Sembrava tutto abbastanza regolare, non giornaliero e non a orari fissi ma comunque la faceva.
A gennaio di quest'anno abbiamo acquistato casa e a febbraio ci siamo trasferiti cambiando città, scuola materna e abitudini, compreso il passaggio dal dormire nel suo lettino im camera con noi a dormire nel lettino in stanza sua, avremmo voluto farlo gradualmente ma il lettino non.entrava nella nuova camera da letto quindi siamo passati subito nella cameretta, anche se la notte co dorme anche mia madre che abita con noi.
ovviamente tutti motivi che sicuramente hanno destabilizzato il mio bimbo, infatti da allora ha cominciato a trattenersi la cacca, è arrivato al punto di accumularne talmente tanta che per farla si è fatto male.
Ha iniziato a settembre anche la scuola primaria, per cui altro cambiamento, ma dal punto di vista socializzazione nessun problema, è un bimbo molto vivace, socievole, e gli piace anche studiare e disegnare, gli piace costruire le cose e ama le favole inventate da me al posto di favole tradizionali.
Di contro c'è che è un bimbo troppo sensibile, infatti è molto permaloso e nonostante in famiglia siamo tutti molto affettuosi anche a livello fisico (baci abbracci e tante coccole) chiede sempre se gli vogliamo bene!
Non so come risolvere il problema cacca, se la trattiene per tanto e poi ha paura a farla perché dice che gli fa male, ho provato a spiegargli che può stare tranquillo, ma lui si rifiuta finché non si sporca, e alla fine la fa.
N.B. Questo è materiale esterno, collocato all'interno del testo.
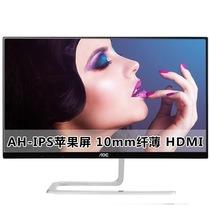 AOC I2781FH 27英寸宽屏 AH-IPS广视角 窄边框液晶显示器(HDMIx2)产品图片主图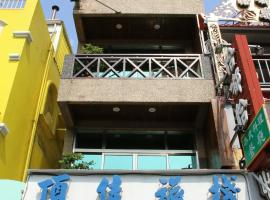 Ding Jia Hotel, 垦丁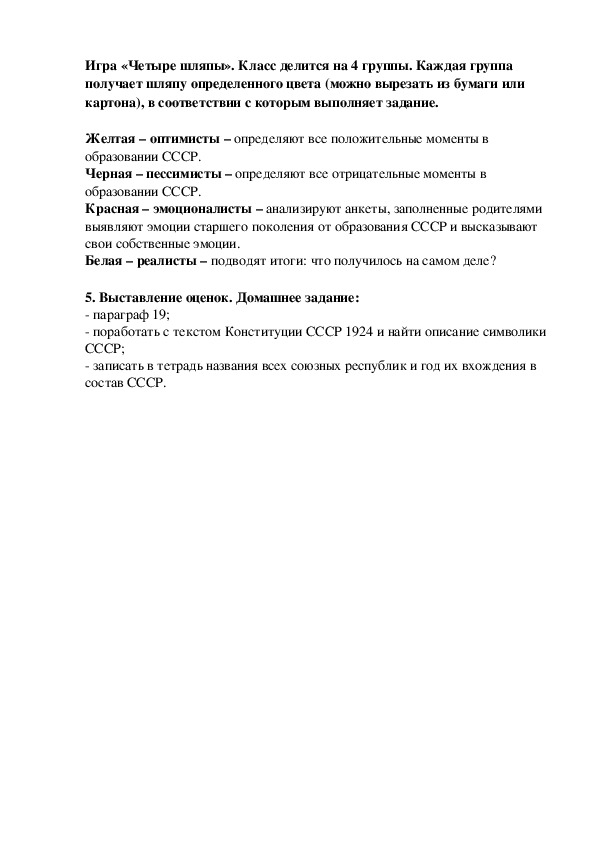 """Разработка урока истории """"Образование СССР"""""""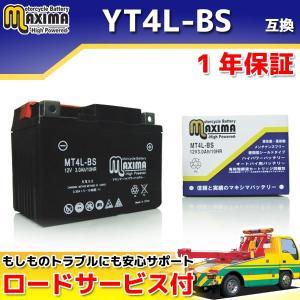 【1年保証&ロードサービス付きバイクバッテリー】 ●互換性 ジーエスユアサ:YT4L-BS  ユアサ...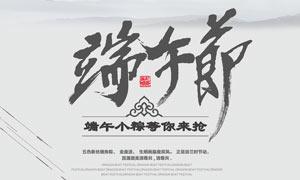 中国风端午节创意海报设计PSD素材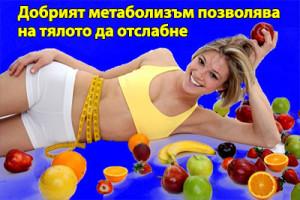 билки за отслабване и метаболизъм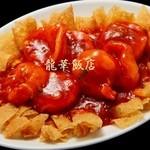 中国料理 龍華飯店 溝ノ口店 - 料理写真:車エビのチリソース炒め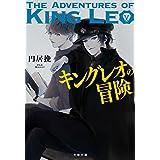 キングレオの冒険 (文春文庫 ま 41-1)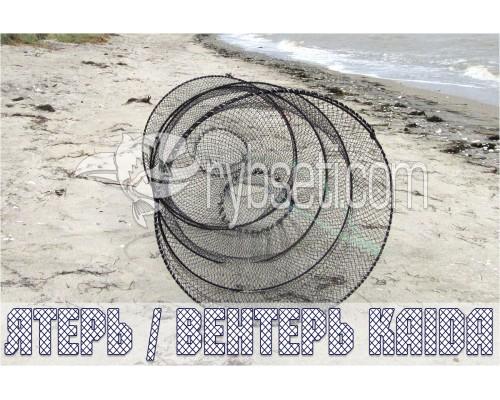 Ятерь (вентерь) KAIDA ø70см-120см (от 1 шт)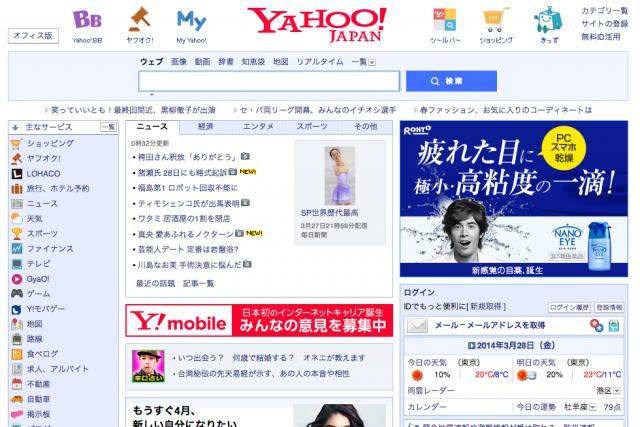 eAccess devrait permettre à Yahoo! Japan d'accélérer la...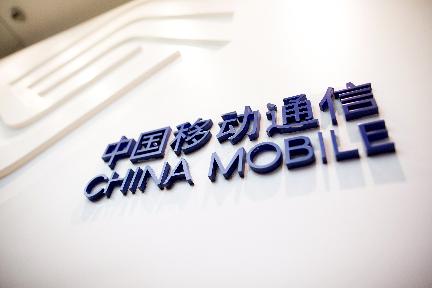 チャイナモバイル、香港で5Gサービスを開始、カバー率90%以上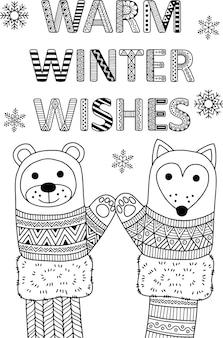 Inverno quente deseja aos melhores amigos, mitenes engraçadas, cartão de felicitações, página de livro para colorir para adultos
Io a volte perdo la pazienza e so che non dovrei, ma mi sento impotente perché non capisco cosa devo fare e dove sbaglio, mi rendo conto che anche per lui è un disagio, ma davvero non so che fare. Grazie anticipatamente. Manuela

[#1] dopo  
Dr. Carla Maria Brunialti

Referente scientifico Referente Scientifico
48% attività
20% attualità
20% socialità
ROVERETO (TN)
TRENTO (TN)

Rank MI+ 88
Iscritto dal 2012
Gentile utente,

Lei stessa è giunta a collegare la ritenzione delle feci (per lasciarle poi andare .. inadeguatamente)
con le situazioni di stress che il bambino vive.

Il problema non è di facile soluzione, in quanto quella che noi chiamiamo "cacca"
in realtà per il bambino rappresenta un dono che offre alla mamma quando tutto va bene; e di fatto la mamma gli sorride ed è contenta.
Dunque le reazioni materne incongrue o aggressive di fronte agli ... incidenti non fanno che peggiorare il quadro (anche se il nervosismo o contrarietà nell'adulto è comprensibile).
L'aspetto psicologico è dunque centrale in questa manifestazione, sia quello del bimbo che quello degli adulti affettivamente più vicini a lui.

C'è poi anche un aspetto pediatrico:
la dieta,
le modalità facilitanti l'evacuazione regolare in modo da evitare il dolore
ed altro
sicuramente sono in grado di alleviare alcuni sintomi che il bambino teme.
Per questi aspetti, se lo desidera posso "girare" la Sua domanda al pediatra una volta conclusi gli interventi psy.

Saluti cordiali.

Dr. Carla Maria  BRUNIALTI
Psicoterapeuta perfezionata in Sessuologia Clinica, Psicologa europea.
www.webalice.it/centrodipsicologia

[#2] dopo  
Utente 416XXX

Grazie mille dottoressa della gentile e celere risposta, in effetti non è facile per lui aver vissuto questi cambiamenti e poi a volte trovarsi la mamma che non reagisce bene! Sicuramente lavorerò anch'io sulle mie reazioni.
Per quanto riguarda il cibo non ho grossi problemi con le verdure cotte, ma sicuramente un problema è l'acqua, mio figlio beve davvero poco e devo dirgli sempre di bere se no lui aspetterebbe il senso di sete, riesco a farlo arrivare a 500 ml al giorno ma dovendo ripetergli spesso di bere.
Sarei molto grata se anche la pediatra potesse darmi qualche consiglio, Grazie mille!

[#3] dopo  
Dr. Carla Maria Brunialti

Referente scientifico Referente Scientifico
48% attività
20% attualità
20% socialità
ROVERETO (TN)
TRENTO (TN)

Rank MI+ 88
Iscritto dal 2012

Se riesce a coinvolgere anche il papà "nell'impresa",
è sempre utile,
considerato che per un figlio maschio il padre è il modello a cui ispirarsi.
Inoltre, generalizzando,
le reazioni paterne sono meno nervose (complice anche il fatto che i padri ci sono poco in casa),
e, non ultimo, i padri di oggi usano l'ironia bonaria e lo scherzo anzichè la regola o la prescrittività.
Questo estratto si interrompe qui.